Tomorrow morning I’m having a biopsy done. My uterine lining has thickened when it should have thinned. I’ve been feeling lousy for a couple of months, so something must be going on down there. I haven’t been privy to the information, however. A teenaged gyn is going to have to tell me. Odd, isn’t it? That so often we are the last to know exactly what is happening in our own bodies. There are ultra sound techs, radiologists, pathologists, nurses, and doctors who all get the news before we do. They’ll take a sample of the tissue tomorrow, but it will still be days before I know the result. Maybe another whole week will go by.

I wouldn’t mind waiting if it weren’t for the inevitable mind games. Because I haven’t been feeling well, I don’t tell myself, “Shoot, it won’t be anything.” I want there to be some information out of all of this-information that will lead to my feeling better.

I also say, “You know that this will at least mean a hysterectomy, so there will be _ _ _ _ _time out for surgery and recovery." Then, there is the, “Oh God, what if they want me to go through radiation and chemo, and my hair falls out and I’m sick all the time for months? In and out of various medical venues, shlepping around? Ycch.”

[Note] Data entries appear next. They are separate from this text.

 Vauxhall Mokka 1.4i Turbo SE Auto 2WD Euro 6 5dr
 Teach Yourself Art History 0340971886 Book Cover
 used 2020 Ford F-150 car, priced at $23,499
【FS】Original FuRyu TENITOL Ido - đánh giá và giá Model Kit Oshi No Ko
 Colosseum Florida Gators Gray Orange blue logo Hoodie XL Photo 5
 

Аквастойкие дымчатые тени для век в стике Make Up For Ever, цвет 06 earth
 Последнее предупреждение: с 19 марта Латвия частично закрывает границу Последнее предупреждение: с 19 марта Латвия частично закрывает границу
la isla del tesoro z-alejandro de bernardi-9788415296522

The fatalist in me gets some prime time, too. “You have cancer everywhere, dear, and will be dead in six weeks, tops.” If I follow that thought path for more than a few seconds, I can actually get cheerful about it. You know, thoughts of spending the money set aside for older age on a fabulous cruise and flamboyant living. That’s tricky, though. For that line of perusal to work, I have to be feeling good for the duration of the “living in the lap of luxury,” portion of life left to me. I want to be looking my best, too, as I cruise the Aegean or the Scandinavian fjords.

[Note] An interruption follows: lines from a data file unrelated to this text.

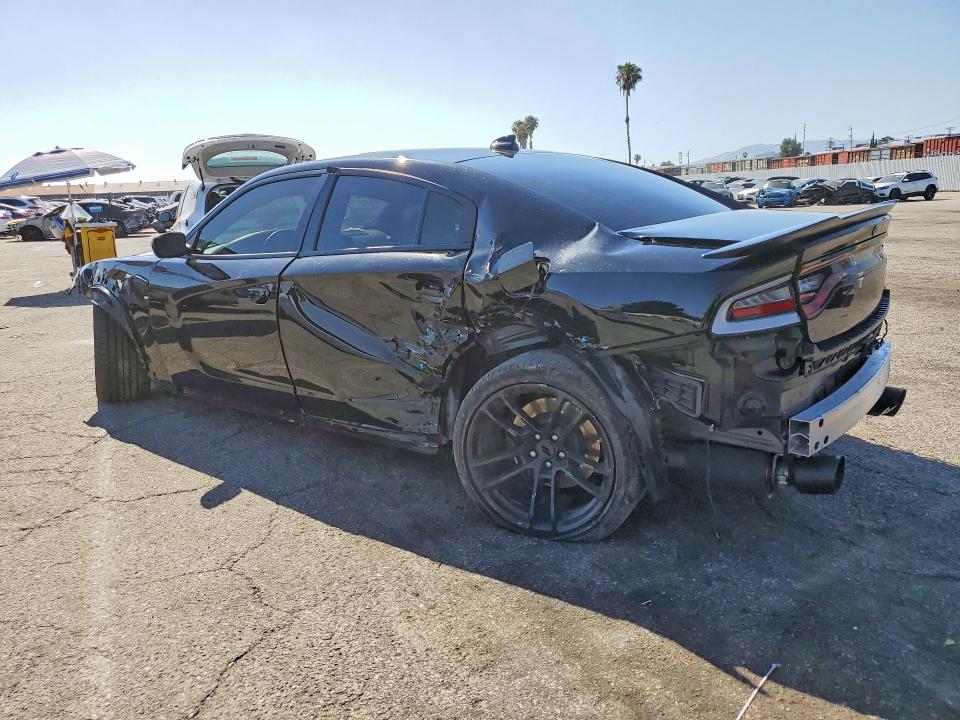 Продаж на аукціоні авто 2022 Dodge Charger, vin: 2C3CDXGJ1NH189614, номер лоту: 54314556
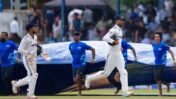 Colombo Weather August 25: Rain Threatens Day 3 of India vs Sri Lanka Test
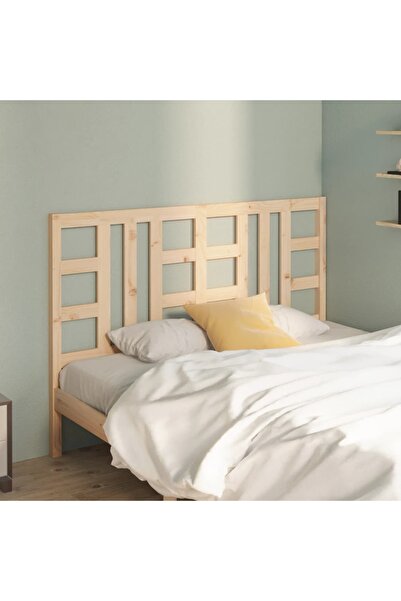 Concept Tăblie de pat, 141x4x100 cm, lemn masiv de pin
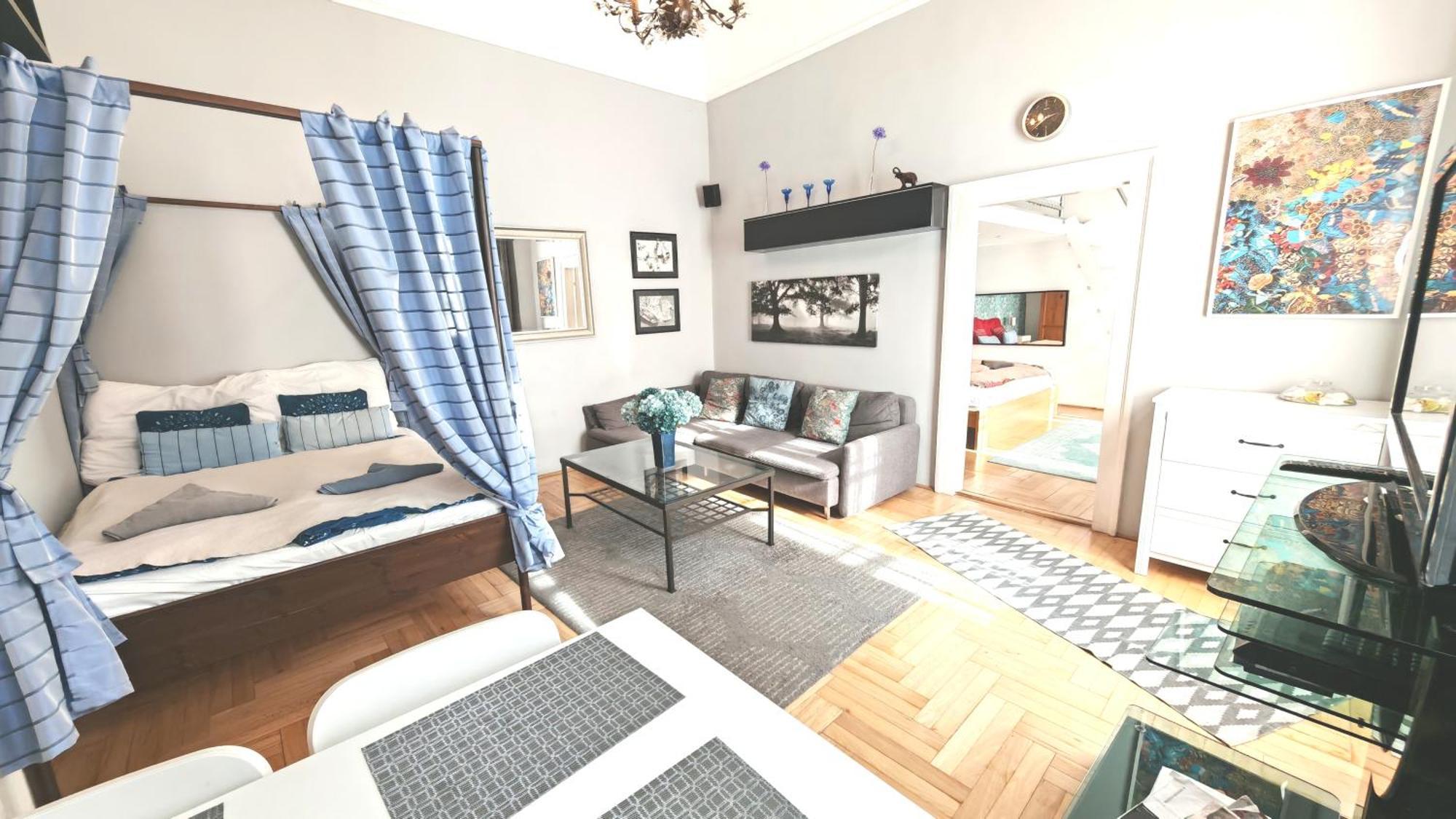 Bmg Apartment Basilica ブダペスト エクステリア 写真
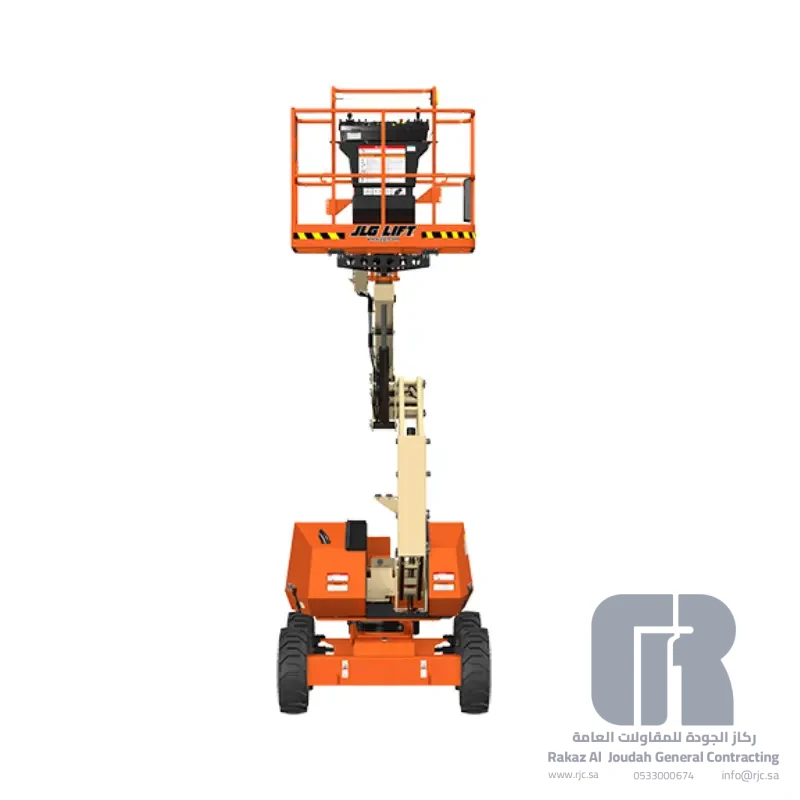 رافعة مان اب JLG AJ340 للإيجار - 2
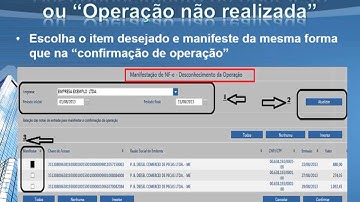 SISTEMA DE IMPORTAÇÃO DA NFEs DE ENTRADAS   ORRU CONTÁBIL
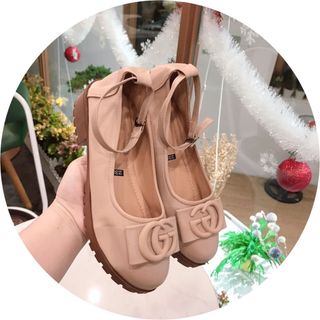 Giày tiểu thơ siêu cute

Okay, I think-I’ll just stock up on painkillers and symptom relievers so that I’ll feel fine while dying. Oh. Shit. I didn’t mean to actually write that. Silly me. Of course, it won’t come to that. Of course the biopsy will indicate an annoying course of life-saving measures that will assure me my old age allotment. Which is what we are supposed to want, right? Long life at all costs? At all costs? All costs?

Must I think that is what I want? Will the health police shackle me to an IV pole if I politely refuse to pursue the dream of a healthy, happy old age, via a miserable, indeterminate time of abominable, noxious, treatment? I don’t have children to worry about or worry. And honestly, I can’t love the people I love any more or in a better fashion than I already do, so I’ve clear-sailing, conscience-wise, as far as they go.

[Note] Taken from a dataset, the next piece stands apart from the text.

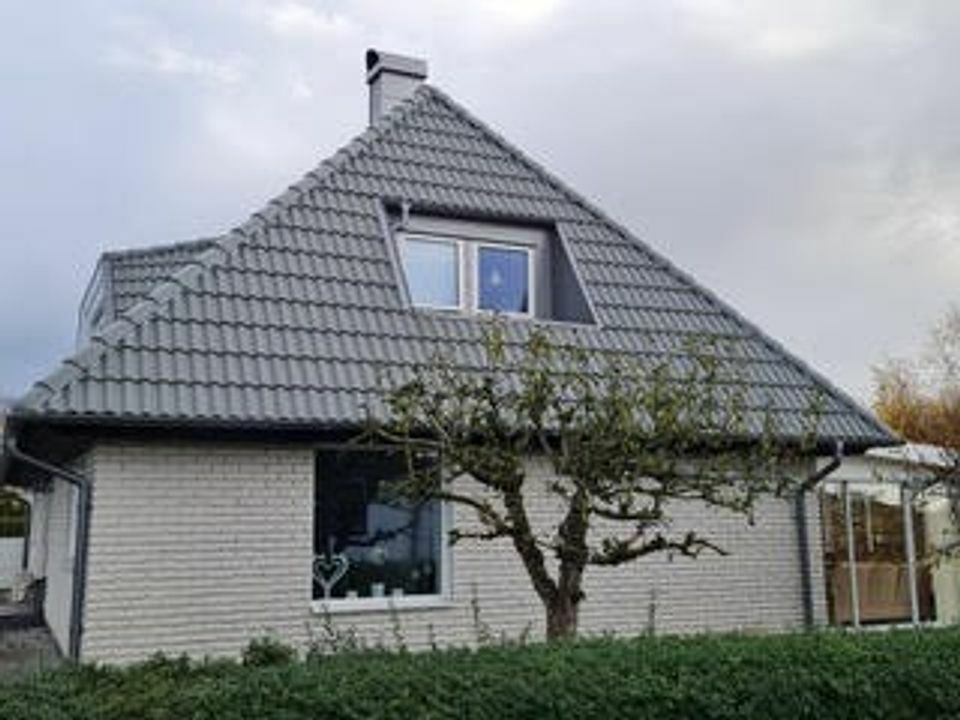 Företagsbild på Göte Tak – En takläggare i Hallands län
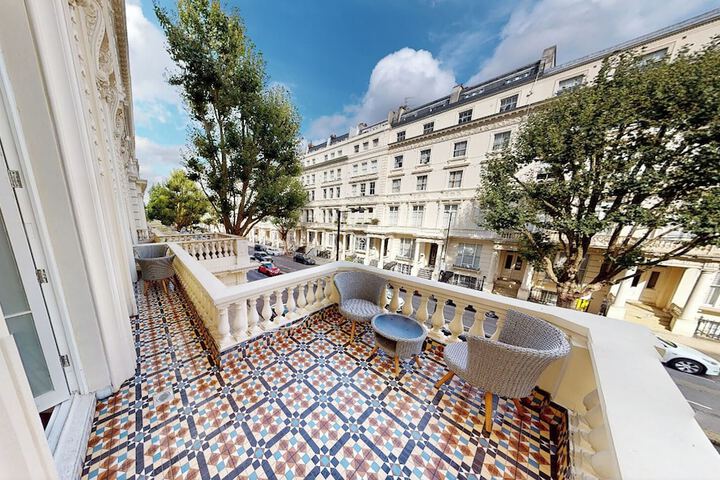Balcony view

I wonder if the thoughts I’m having about it all are quite normal. My inclination is to think that people do think this way on the eve of a biopsy. Never mind how foolish I’ll feel when I get the news, as I surely will, “Oh, nothing to worry about-just a little this or that. Take two aspirin and see me again in three weeks, but please don’t call.”

If they say the other thing, will I have the courage to beg off treatment? Even if the odds are bad, I think we are all expected to say, “Yes, doctor. Do with me what you will.”
I might much rather say, “Right. I’ll just take a prescription or two, get them filled, and enjoy a wonderful change of season. Autumn can be so beautiful.”

I’m kind of curious about what might be beyond the veil of this life. I can’t conceive of emptiness, so I’m really not expecting it. I can’t imagine myself not being, so I’m not afraid of that. I’m dead certain that if we are all indeed going through some kind of preliminaries, the Main Event will be well-worth the training, the waiting, the practise, and that those flashes of brilliance we've all experienced, however briefly, are trailers for the brilliance that is to come.

2 comments:

Margot Miller said...

OH, Nonnie
Your feelings and all the what if-ing and going over the options are entirely normal. Entirely human, and I wish I knew you in person and could be there. Knowing that you have loved well and continue to do so is the best thing to take for pain.
Hugs and prayers.
M

Martin Heavisides said...

My mother declined treatment at the end, but I'm pretty sure at your age she would have sought it. In her case they couldn't promise her a fair shot at even five years, only a few additional months at best. We'll keep our fingers crossed in any case, and hope you don't have to make any such decision.